### Work instructions
- 1) Write out a passage from the festival concert review word for word, starting at the words "A half-hearted return" and ending after "with outsized expectations.".
- 2) Answer these questions using the festival concert review:
(a) Where was the Festival concert held?
(b) At what time did the show finally begin?
(c) Which performer opened the show?

### Text under study
A half-hearted return to source

According to its website, the third edition of the Lagos Black
Heritage Festival (with the theme “Memory and Performance in the Return to Source”)
was conceived to “broaden and deepen the linkage between the African continent
and its Diaspora… through a focus on the lives and works of three eminent
representatives of, and close collaborators in this racial mission, all three
now ancestral figures: Aime Cesaire, Alioune Diop and Leopold Sedar Senghor.”

With this in mind, any guest at the Festival concert, which held
on the evening of Thursday, April 8, on the grounds of Oceanview Restaurant in
Victoria Island would be forgiven for arriving with outsized expectations.

Black Heritage Idols?

When I walked into the concert tent at 9.30pm, one and half
hours after the show was supposed to have started, it was devoid of seats, and
only a handful of people loitered around, a good number of them technicians.
Onstage guitarist Bez Idakula was doing a sound check. There was nothing – not
in the dismal pre-concert publicity, or in the venue’s half-hearted lighting,
or in the manner in which guests trickled in – to hint that a grand concert was
in the offing.

The show eventually kicked off at 10pm. Bez was the first act,
his performance punctuated by complaints (from him) that he couldn’t hear his
guitar onstage. After enduring the next two performances by unknown hip-hop
acts I was left wondering if this wasn’t actually an audition for a ‘Black
Heritage Idols’. One of the acts dished out lines like “Omo you dey high me /
let’s go to Miami” – totally lost on him was the irony of a “let’s go to Miami”
call in a Festival celebrating “the Return to Source.”

The next set of performances featured Jazzman Olofin, Kenny
Saint Brown and Zaaki Adzay, for me an invitation to wonder if the show wasn’t
after all a Career Resuscitation gig. (By the way, one of Olofin’s offerings
was a love song in which he crooned: “Omo o fly like helicopter… you can be my
bread let me be your toaster… I’m Jay Z will you be my Beyonce…”)

### Provided material
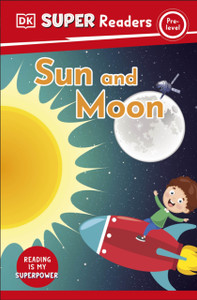 DK Super Readers Pre-Level Sun and Moon DK Super Readers Pre-Level Sun and Moon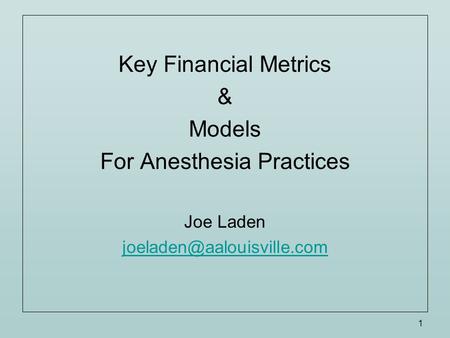 1 Key Financial Metrics & Models For Anesthesia Practices Joe Laden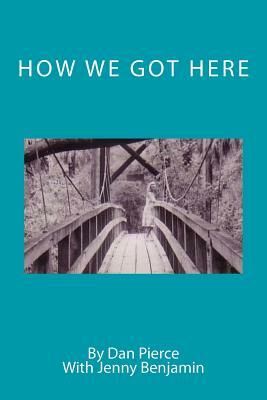 How We Got Here by Jenny Benjamin, Dan Pierce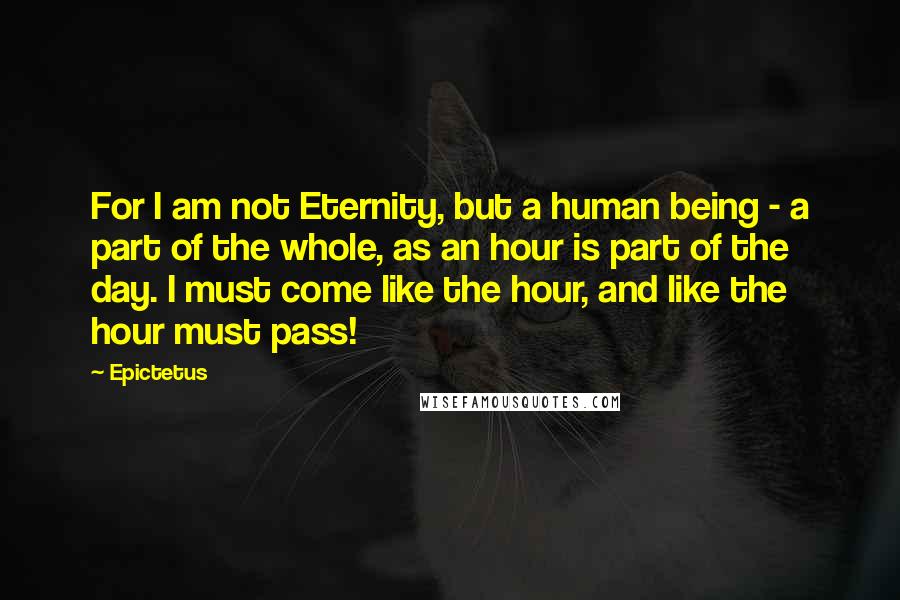 Epictetus Quotes: For I am not Eternity, but a human being - a part of the whole, as an hour is part of the day. I must come like the hour, and like the hour must pass!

### List of answers
- 1)
A half-hearted return to source

According to its website, the third edition of the Lagos Black
Heritage Festival (with the theme “Memory and Performance in the Return to Source”)
was conceived to “broaden and deepen the linkage between the African continent
and its Diaspora… through a focus on the lives and works of three eminent
representatives of, and close collaborators in this racial mission, all three
now ancestral figures: Aime Cesaire, Alioune Diop and Leopold Sedar Senghor.”

With this in mind, any guest at the Festival concert, which held
on the evening of Thursday, April 8, on the grounds of Oceanview Restaurant in
Victoria Island would be forgiven for arriving with outsized expectations.

- 2)
(a) On the grounds of Oceanview Restaurant in Victoria Island.
(b) At 10pm.
(c) Guitarist Bez Idakula.